For preventing antibiotic-associated diarrhea, the best-studied strains are Lactobacillus rhamnosus GG (often listed as LGG) and a yeast called Saccharomyces boulardii. In children, 10 to 20 billion CFU per day of LGG reduced the risk of antibiotic-related diarrhea by 71%. A European pediatric gastroenterology group recommends starting either LGG or Saccharomyces boulardii at 5 billion CFU per day or more at the same time as antibiotics for children at risk.

When evaluating a supplement, look for products that list specific strains (not just the genus, like “Lactobacillus”), state the CFU count at the time of expiration rather than at manufacturing, and ideally carry third-party testing verification. Because probiotics are sold as dietary supplements, they don’t go through the same approval process as medications, so quality can vary significantly between brands.

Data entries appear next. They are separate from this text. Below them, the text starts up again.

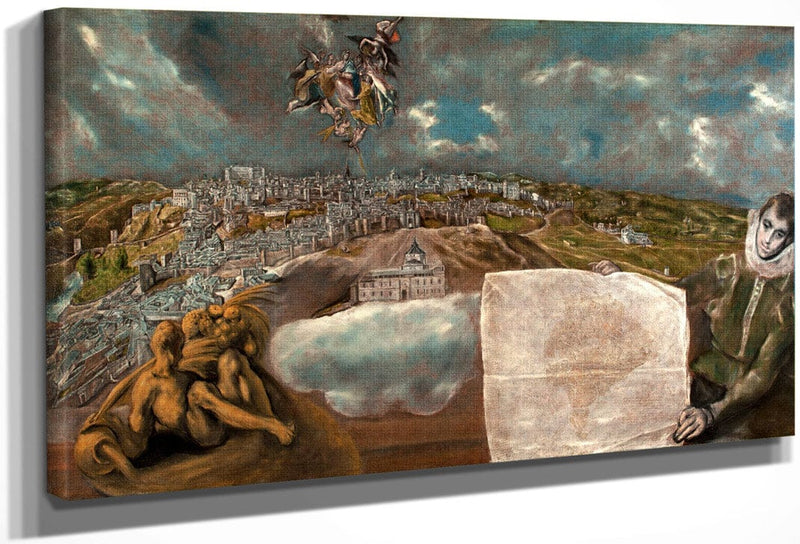 View And Plan Of Toledo 1614 2 By El Greco Fine Art Print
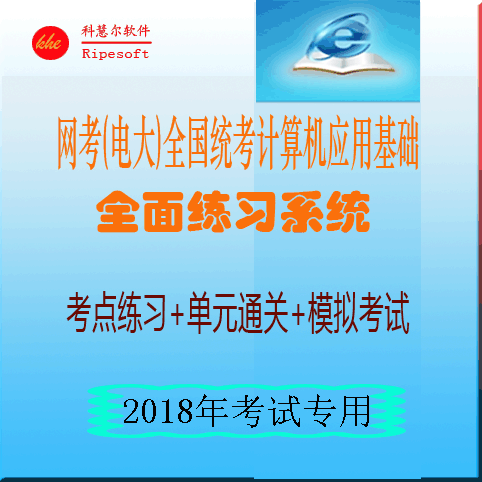 试点高校网络远程教育(电大)网考全国统考计算机应用基础模拟练习软件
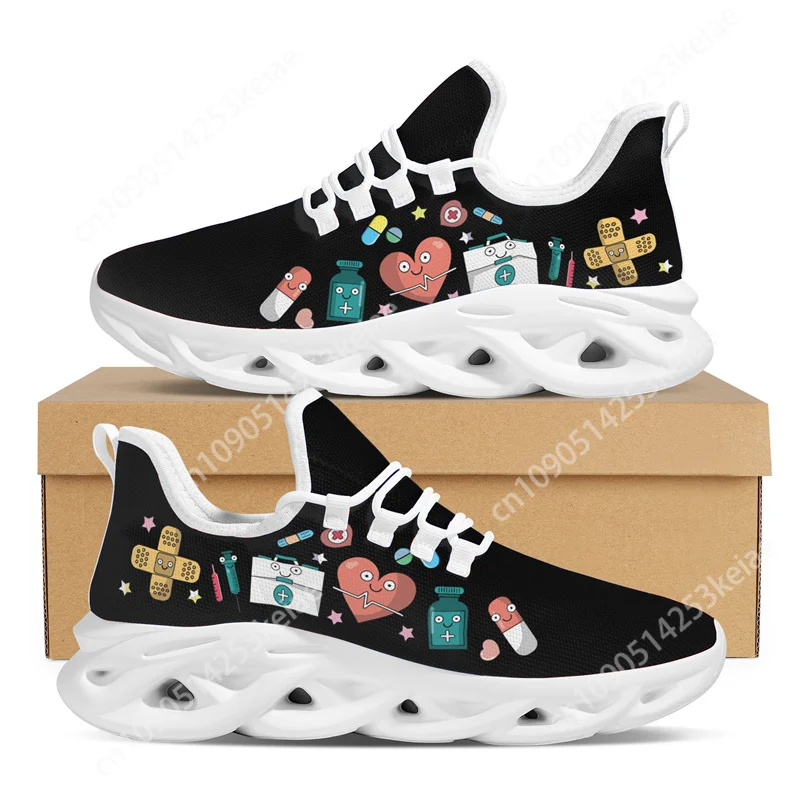 CustomBrand Design Women Sneakers Cute Cartoon Nurse Doctor Medical Print Nuese Shoes for Women Light Lace-up Flats Footwear
CustomBrand Design Women Sneakers Cute Cartoon Nurse Doctor Medical Print Nuese Shoes for Women Light Lace-up Flats Footwear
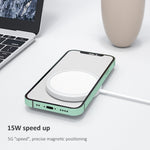 OJD-63 15W アルミ合金スタイル丸型 Magsafe マグネット式ワイヤレス充電器、マグネット付き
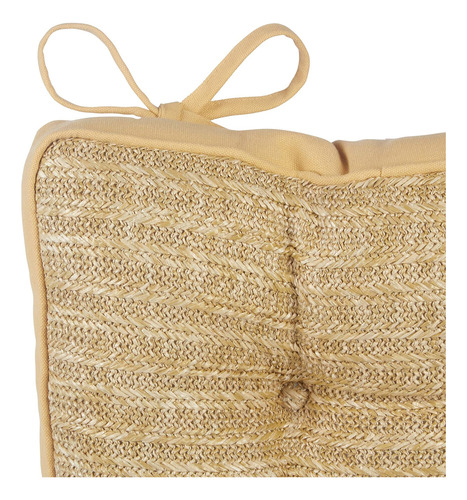 Klear Vu Raffia - Juego De 2 Cojines Para Asiento Y Respaldo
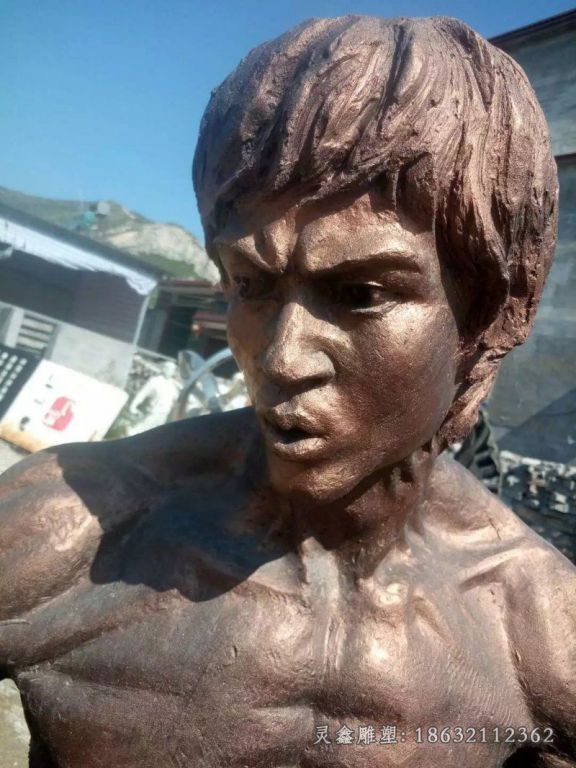 李小龙人物雕塑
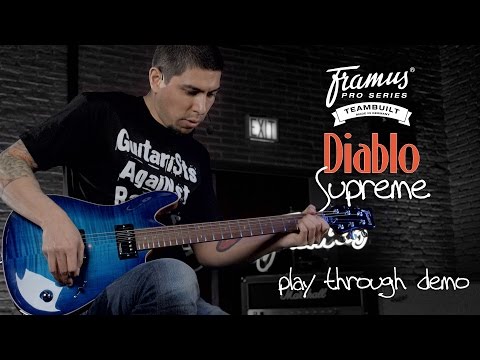 Framus Teambuilt - Diablo Supreme Demo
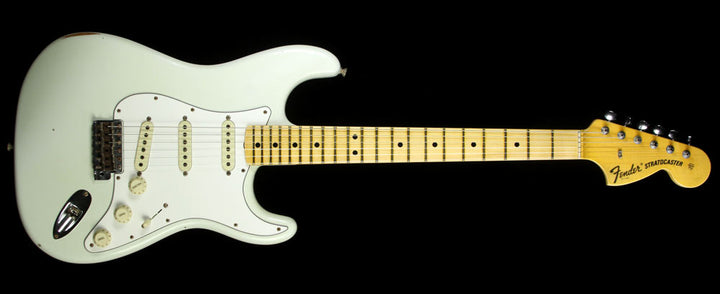 Fender Custom Shop Time Machine 1970 Stratocaster Relic Electric Guitar Olympic White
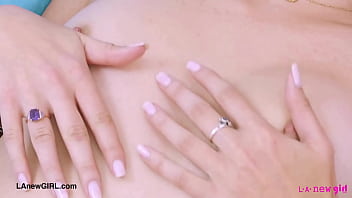 Elegant brunette model naked close up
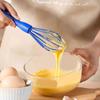 Manual Egg Beater Durable Handheld Silicone Whipped Cream Foam Mixing Whisking Egg Beater Portable Egg Beaters Kitchen Tools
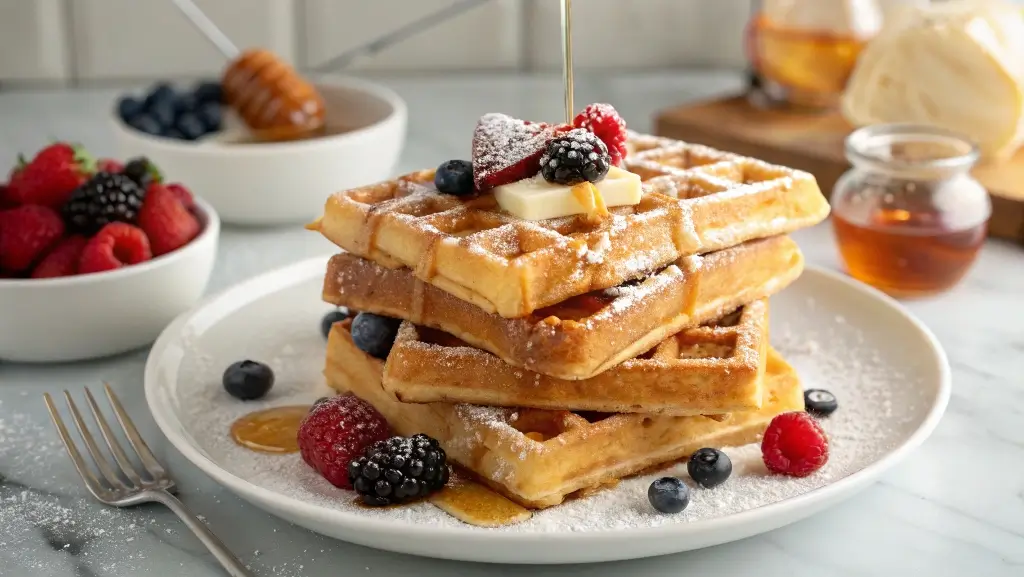 What is the secret of making crispy waffles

Synbiotics: The Combined Approach

A synbiotic is a product that combines a probiotic and a prebiotic in a single supplement or food. The idea is that pairing beneficial bacteria with their preferred fuel source gives those bacteria a better chance of thriving once they reach your gut. A synergistic synbiotic goes a step further by pairing a specific bacterial strain with the exact substrate it prefers. For example, combining a Lactobacillus strain with lactose, the sugar it ferments most efficiently, so the prebiotic selectively supports that particular probiotic rather than broadly feeding all gut bacteria.

Side Effects and Safety

For most healthy people, both probiotics and prebiotics are safe. The most common side effects are gas and bloating, particularly when you first start taking them or increase your intake of prebiotic-rich foods quickly. These symptoms typically settle within a few days as your gut adjusts.

People with weakened immune systems, those who are critically ill, or anyone with a central venous catheter face a higher risk of complications from live bacterial supplements, including the rare possibility of infection. If you have a serious underlying health condition, it’s worth discussing probiotic use with your healthcare provider before starting. For prebiotics specifically, the main concern is digestive discomfort if you ramp up fiber intake too fast. Starting with small amounts and increasing gradually helps your gut adapt.